Textauszug
________

Killer, adios

Italien | Spanien, 1968

Originaltitel:

Killer, adios

Alternativtitel:

Winchester, uno entre mil (ESP)

Qui a tué Fanny Hand? (FRA)

Uma arma entre mil (POR)

Killer Goodbye (USA)

Winchester Justice (USA)

Winchester One of One Thousand

Regisseur:

Primo Zeglio

Kamera:

Julio Ortas

Inhalt

Jess Brayn kehrt in seine Heimatstadt zurück, die er einst aufgrund seiner Schießwütigkeit verlassen musste. Der Grund seiner Wiederkehr ist eine Einladung von Bill Bragg, der ihn als neuen Sheriff anheuern will. Kaum angekommen entgeht Jess auch gleich einem Mordanschlag, doch die für ihn reservierten Kugeln finden ein anderes Opfer. Die Mordwaffe: eine Winchester mit der Produktionsnummer 1.000, dessen Besitzer: Jack Bradshaw, ein Ganove, dem so ziemlich jeder die Pest an den Hals wünscht. Einzig Jess zweifelt an Bradshaws Schuld.

Review

Ich fühle mich mittlerweile in so vielen Filmgenres zuhause, dass ich dem Rezensieren nicht immer nachkommen kann. Es gibt jedoch einige Genrevertreter, denen man zumindest ein paar würdigende Worte widmen sollte, erst recht, wenn man bei seiner ersten großen Liebe des italienischen Genrekinos, dem Italo-Western, zu Gast ist. Das Feld dieser stiefelländischen Bleiopern ist in opulenter Weise bestellt, doch obwohl ich den Großteil dieses mannigfaltigen Fundus abgearbeitet habe, lassen sich immer noch kleine Perlen entdecken, die den subjektiven Westernkosmos bereichern. Eine dieser relativ unbekannten IW-Produktionen ist „Killer, adios“, dessen Regisseur, Primo Zeglio, diverse Ingredienzien des US-Western in die Gestaltung einbringt. Aufgrund des Produktionsjahrs 1968 (welches „Killer, adios“ für sich beansprucht) recht ungewöhnlich, da die US-lastige Frühphase des italienischen Westernkinos bereits einige Zeit zurücklag und eine individuelle Genreprägung längst erfolgreich abgeschlossen wurde.

________

Aufgaben
1. Fassen Sie den Absatz des Textes über „Killer, adios“, der mit „Jess Brayn kehrt in seine Heimatstadt zurück“ beginnt, als knappe Stichpunktliste zusammen und bewahren Sie dabei seine wesentlichen Fakten.
2. Führen Sie den Text über „Killer, adios“ im Anschluss an seinen letzten Satz weiter.
Die anschließenden Datensätze haben mit dem Text über „Killer, adios“ nichts zu tun.

(Auszug aus dem Datensatz)
________

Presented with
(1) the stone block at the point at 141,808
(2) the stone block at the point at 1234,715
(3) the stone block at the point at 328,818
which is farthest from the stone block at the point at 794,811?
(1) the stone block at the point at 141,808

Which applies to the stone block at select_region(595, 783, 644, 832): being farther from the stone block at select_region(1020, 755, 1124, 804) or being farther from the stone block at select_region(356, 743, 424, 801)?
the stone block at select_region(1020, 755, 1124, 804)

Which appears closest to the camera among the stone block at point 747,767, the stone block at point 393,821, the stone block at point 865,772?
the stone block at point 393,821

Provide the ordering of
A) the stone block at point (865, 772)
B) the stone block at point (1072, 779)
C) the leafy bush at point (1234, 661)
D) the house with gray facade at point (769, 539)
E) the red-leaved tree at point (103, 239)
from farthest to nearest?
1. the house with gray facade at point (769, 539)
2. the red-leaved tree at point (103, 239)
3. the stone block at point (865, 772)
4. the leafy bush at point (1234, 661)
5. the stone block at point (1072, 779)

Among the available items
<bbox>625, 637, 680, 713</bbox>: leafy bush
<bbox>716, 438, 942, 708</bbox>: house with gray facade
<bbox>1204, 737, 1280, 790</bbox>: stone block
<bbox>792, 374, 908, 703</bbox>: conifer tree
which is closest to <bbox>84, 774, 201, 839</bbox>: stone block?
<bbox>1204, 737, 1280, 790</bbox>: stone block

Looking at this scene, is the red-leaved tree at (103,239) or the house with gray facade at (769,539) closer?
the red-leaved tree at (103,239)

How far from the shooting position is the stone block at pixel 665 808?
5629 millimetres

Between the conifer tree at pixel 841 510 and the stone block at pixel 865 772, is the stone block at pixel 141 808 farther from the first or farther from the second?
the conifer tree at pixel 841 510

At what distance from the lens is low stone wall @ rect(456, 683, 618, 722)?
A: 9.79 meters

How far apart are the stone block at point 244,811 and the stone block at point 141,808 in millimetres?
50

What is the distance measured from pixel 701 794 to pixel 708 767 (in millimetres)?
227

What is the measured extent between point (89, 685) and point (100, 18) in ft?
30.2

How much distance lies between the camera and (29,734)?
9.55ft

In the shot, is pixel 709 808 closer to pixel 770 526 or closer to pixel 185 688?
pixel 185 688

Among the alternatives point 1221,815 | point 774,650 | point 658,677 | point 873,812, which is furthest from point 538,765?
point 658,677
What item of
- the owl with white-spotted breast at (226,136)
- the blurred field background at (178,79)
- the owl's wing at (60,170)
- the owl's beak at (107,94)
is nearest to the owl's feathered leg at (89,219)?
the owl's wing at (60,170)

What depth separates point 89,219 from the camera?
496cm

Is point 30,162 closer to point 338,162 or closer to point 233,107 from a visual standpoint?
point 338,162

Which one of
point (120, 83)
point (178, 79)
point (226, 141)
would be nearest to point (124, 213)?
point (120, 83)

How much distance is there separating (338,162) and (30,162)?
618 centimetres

________

Antworten je Aufgabe
1.
- Jess Brayn kehrt in seine Heimatstadt zurück, die er wegen seiner Schießwütigkeit verlassen musste.
- Anlass ist eine Einladung von Bill Bragg, der ihn als neuen Sheriff anheuern will.
- Gleich nach der Ankunft entgeht Jess einem Mordanschlag; die Kugeln treffen ein anderes Opfer.
- Tatwaffe ist eine Winchester mit der Produktionsnummer 1.000. Sie gehört Jack Bradshaw, einem allseits verhassten Ganoven.
- Nur Jess zweifelt an Bradshaws Schuld.

2.
 

Im Gegensatz zu den meisten Western (ungeachtet ob europäischer oder amerikanischer Prägung) praktiziert der (Anti)held in „Killer adios“ seine Einreise per Lokomotive, erst dann schwingt er sich in den Sattel, um an seine alte Wirkungsstätte zurückzukehren. Ob man die Eisenbahn als einen Verweis in Richtung abgeschlossene Zivilisierung des Wilden Westen deuten mag, ist jedem selbst überlassen. Der Film siedelt sich jedenfalls in der (wie Norbert Grob und Bernd Kiefer es innert ihres Einleitungstexts zum Reclam-Taschenbuch „Filmgenres Western“ suggerieren) dritten Epoche der realen Geschichte Amerikas an, dem Ressort in dem sich z. B. Zivilisierte und Outlaws gegenseitig die „Schädel einschlagen“.

 

„Du hast leider eine zu schnelle Hand, Jess.“ (Clint Simpson)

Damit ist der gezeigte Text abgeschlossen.